Atria: Recovery of Estonia's pork industry to take at least three years

Pork for sale at a Rimi supermarket.
Pork for sale at a Rimi supermarket. Source: (Mailiis Ollino)

The number of pigs is unlikely to increase in Estonia this year and the share of imported pork is set to increase further in the near term as a full recovery of the industry is estimated to take at least three years, meatpacker Atria Lihatööstus board chairman Olle Horm said.

"Basically, the number of pigs in Estonia has dropped from 380,000 to 280,000 since 2015, while meat consumption has grown year after year," Horm told BNS on Tuesday. "While in 2014, Estonia met its own demand for pork, we are now in a situation where almost 30 percent of pork is imported.

"We very much hope that Estonia is able to recover this 370,000-380,000 in pig stock numbers," he continued, adding that for this to happen, they would first and foremost require cooperation between pork producers and the industry and noting that the state had pledged some support as well.

"The government has supported pork producers quite significantly this year, but that has been used to heal old wounds, so to speak," Horm explained. "That the number of pigs would start increasing again is nowhere to be seen yet. Currently, imports are still increasing."

The board chairman said that in the best case, the recovery of the pork production sector would take three years.

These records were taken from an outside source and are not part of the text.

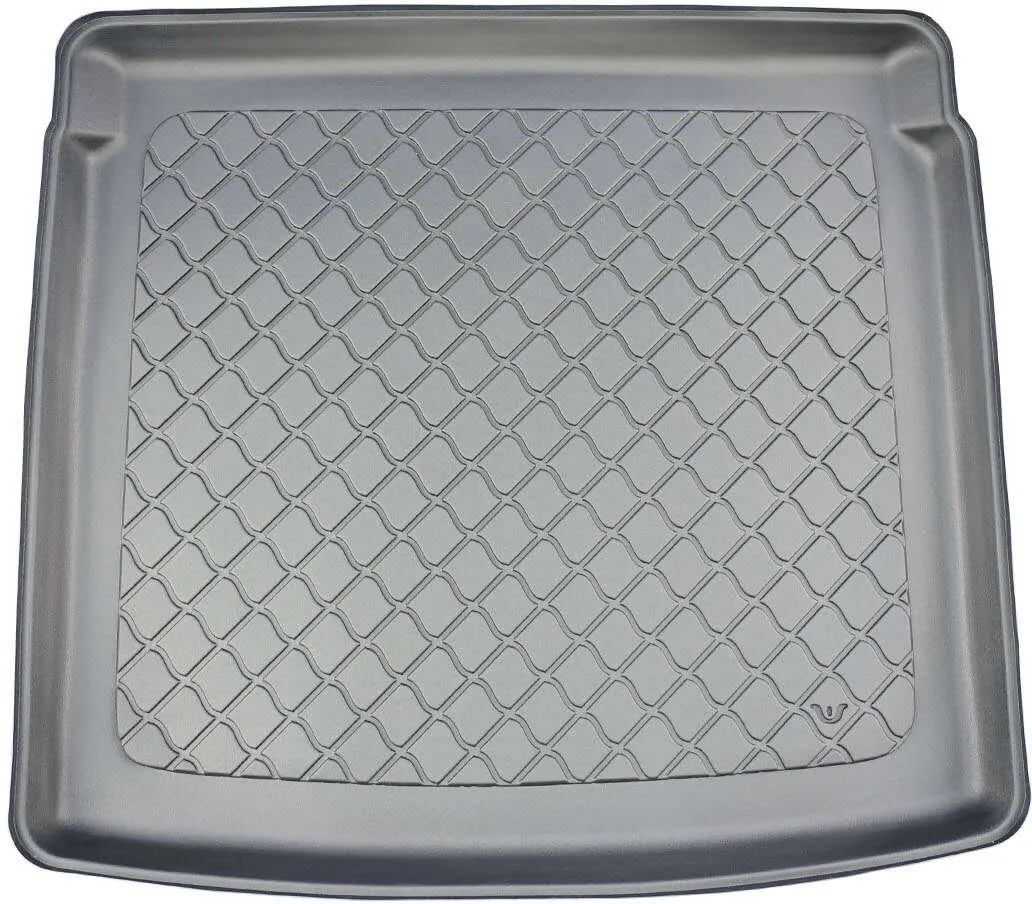 Bagasjeromsmatte Jaecoo 7 2025 -> – bilde 3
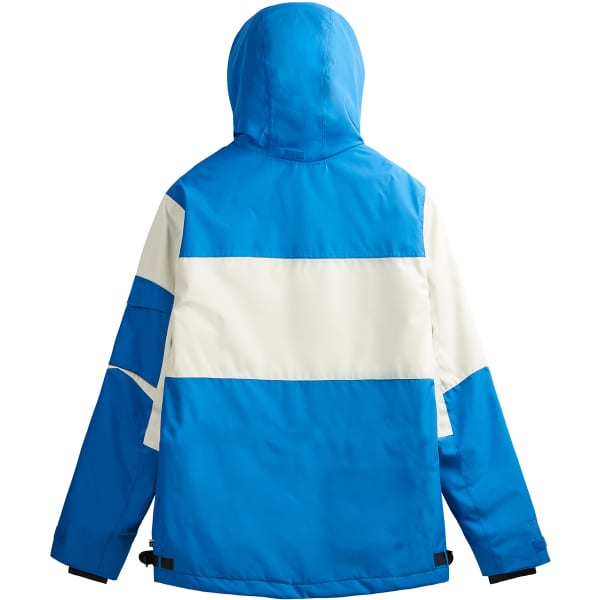Veste snowboard PICTURE PAYMA JKT PICTURE BLUE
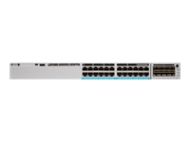 CISCO Catalyst 9300L 24p data Network Advantage 4x10G Uplink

"What we need is courage to take bigger risks," he said. "We won't have that courage as long as the zone three of African swine fever (ASF) control hasn't disappeared in Estonia. This is clearly one indicator that precludes export."

Exports can follow once numbers have recovered

Horm said that those Estonian pork producers who overcame recent years' difficult times are coping well at the moment.

When pig stock numbers recover, Estonian producers will also be able to export to bigger meat-processing entities worldwide.

"Geographically, Russia is the closest external market for us, however you cannot count on that in the present political climate," he said. "But there is a market both within the EU and outside of it. I'm afraid that, on the subject of export to China, this is a bureaucratic and politically regulated process for Estonian companies at the moment; our volumes are not so big as to be setting our sights on China. But speaking of more remote markets, there are Hong Kong, Japan and Vietnam. Rakvere recently mentioned New Zealand too. There's plenty of opportunity."